Руслан взял на себя все расходы и хлопоты, связанные с похоронами.
От близости смерти и от постоянных забот, на протяжении двух дней крутившихся вокруг неё же, у молодого человека сделалось совсем скверно на душе. Люди, пришедшие почтить память усопшего, только усугубили его состояние: все они были из простых и, можно сказать, что — примитивные. Руслана это угнетало — он привык к другому обществу, он привык к московской роскоши, широте, размаху, а тут… Он терпел и исполнял, что должен, — всё же это был его родной дед. Не важно, как он жил и с чем умер. Не важно. Достойным образом побеспокоиться об усопшем было некому, кроме Руслана.

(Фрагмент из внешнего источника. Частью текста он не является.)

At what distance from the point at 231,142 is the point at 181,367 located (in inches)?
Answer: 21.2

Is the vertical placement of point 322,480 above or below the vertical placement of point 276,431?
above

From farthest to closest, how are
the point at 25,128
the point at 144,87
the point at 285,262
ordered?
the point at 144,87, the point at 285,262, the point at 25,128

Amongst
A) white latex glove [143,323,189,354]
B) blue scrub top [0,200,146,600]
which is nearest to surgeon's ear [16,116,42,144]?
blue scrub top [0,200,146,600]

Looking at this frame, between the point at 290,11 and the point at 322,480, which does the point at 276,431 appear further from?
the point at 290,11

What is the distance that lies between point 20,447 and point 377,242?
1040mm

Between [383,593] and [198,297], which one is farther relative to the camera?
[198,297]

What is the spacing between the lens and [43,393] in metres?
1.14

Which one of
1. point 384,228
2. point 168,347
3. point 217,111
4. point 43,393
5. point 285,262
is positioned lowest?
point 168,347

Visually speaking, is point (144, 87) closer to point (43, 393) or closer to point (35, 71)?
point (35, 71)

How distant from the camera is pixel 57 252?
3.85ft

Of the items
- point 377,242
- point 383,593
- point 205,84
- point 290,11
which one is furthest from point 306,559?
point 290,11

Может быть, дед был бы не прочь скромных, скупых похорон, устроенных на общие сборы или на средства города. Они не отважились, а может, не успели об этом поговорить. Но в любом случае Руслан навряд ли поступил бы иначе. Он пошёл бы наперекор воле деда, полагая, что тот отказался от его забот лишь из-за стыда, скромности или высокомерия.

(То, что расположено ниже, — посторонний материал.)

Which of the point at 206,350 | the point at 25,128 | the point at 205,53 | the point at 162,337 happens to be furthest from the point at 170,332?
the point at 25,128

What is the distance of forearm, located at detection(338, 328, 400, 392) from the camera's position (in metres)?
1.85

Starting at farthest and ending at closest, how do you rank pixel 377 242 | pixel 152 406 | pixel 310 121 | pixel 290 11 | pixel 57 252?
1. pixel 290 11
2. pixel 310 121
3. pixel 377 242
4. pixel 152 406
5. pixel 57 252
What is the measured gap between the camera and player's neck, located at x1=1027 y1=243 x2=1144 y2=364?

Деда закопали на лишённом деревьев кладбище, на краю степной равнины. В ста метрах через дорогу шумел листвою жиденький осенний лес.

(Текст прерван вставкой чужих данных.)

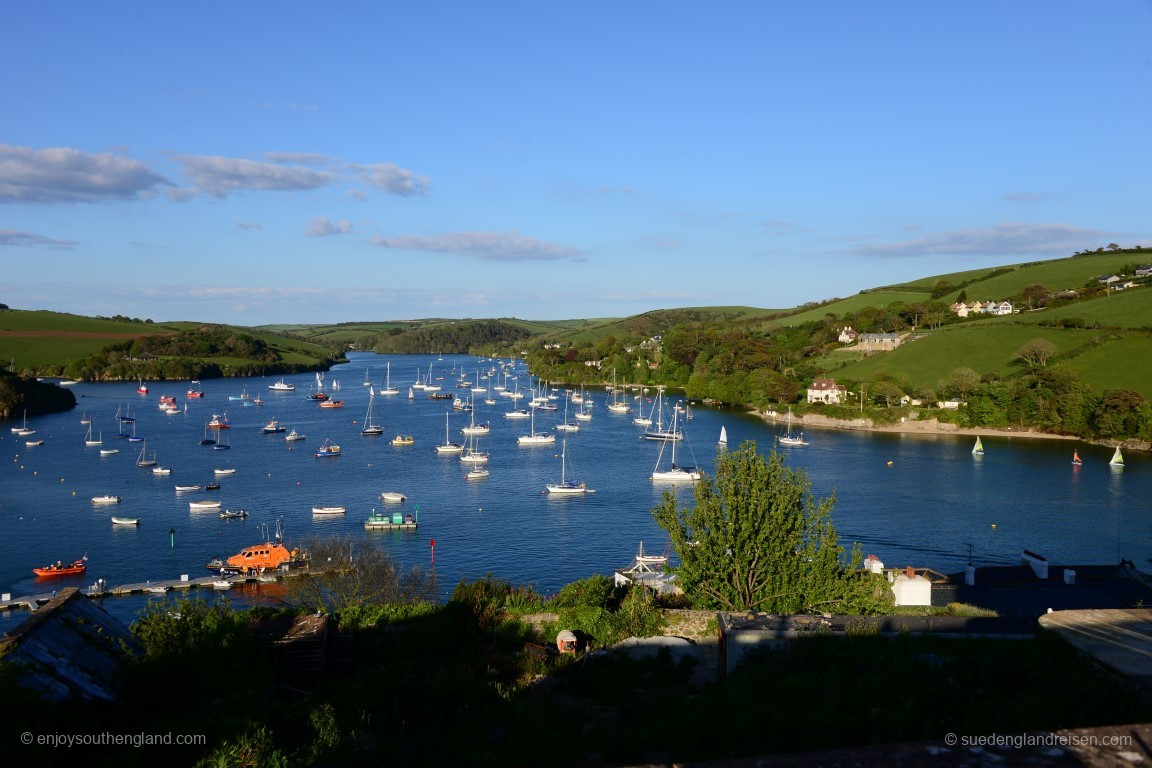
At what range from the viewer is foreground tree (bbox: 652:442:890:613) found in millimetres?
15195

Через две недели после похорон деда, Руслан отпраздновал свой день рождения. Ему исполнилось двадцать восемь лет. Покоряясь сложившейся традиции, он отметил его шумно, и в кругу семьи, и с бывшими и новыми друзьями, и со знакомыми и коллегами по работе и бизнесу. Но ему было тягостно — его депрессия прогрессировала, грозя вылиться в нервный срыв.
Через месяц после дня рождения Руслан пропал.
Его искали близкие, его искали друзья, и все надеялись, что это какое-то недоразумение, что он объявится сам.
Так минуло целых четыре дня.
На пятые сутки мать и отец обратились в полицию.
Через неделю с момента пропажи Руслан Леопольдович Покрута-Половцев, 28 лет, уроженец Москвы, был объявлен в федеральный розыск.
Сказка
— Место прекрасное. Всё здесь и вокруг прекрасно! Раньше проезжал — замечательно! Не к чему придраться. А тут смотрю, люди ходят какие-то набыченные, будто выхлебали стакан прокисшего молока и оттого маются животами, отчего и смотрят хмуро — не ловко им, значит. И как-то, вроде, стало здесь холодновато и уныло. В чём дело? — не пойму. Но, так кажется. Может, это так действуют хмурые люди, а? Не знаешь? — удивлялся, возмущался и спрашивал Ардашев Михаил, водитель рефрижератора, дальнобойщик не по профессии, а по убеждению, это — его жизненное кредо. Он, в своём долгом, но привычном пути с Брянщины до Архангельска, сделал привал-передышку, заглянув в придорожную гостиницу «Кольчуга», стоящую рядышком с озером Неро, если ехать по Ярославскому шоссе.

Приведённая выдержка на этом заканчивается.